DIRECTIONS.
Although the data holds pictures, return only the lines from the one containing "Circulo Sectorial Podemos" to the end, exactly, and without them.

SUPPLIED MATERIAL.

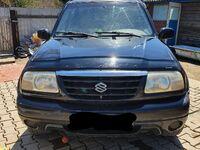 Suzuki Grand Vitara, 2001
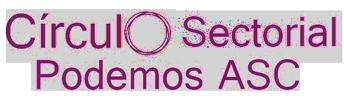 Circulo Sectorial Podemos
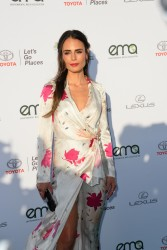 Jordana Brewster -               Environmental Media Association Awards Los Angeles September 23rd 2017.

RESULT OF THE EXERCISE.
 Circulo Sectorial Podemos
 Jordana Brewster -               Environmental Media Association Awards Los Angeles September 23rd 2017.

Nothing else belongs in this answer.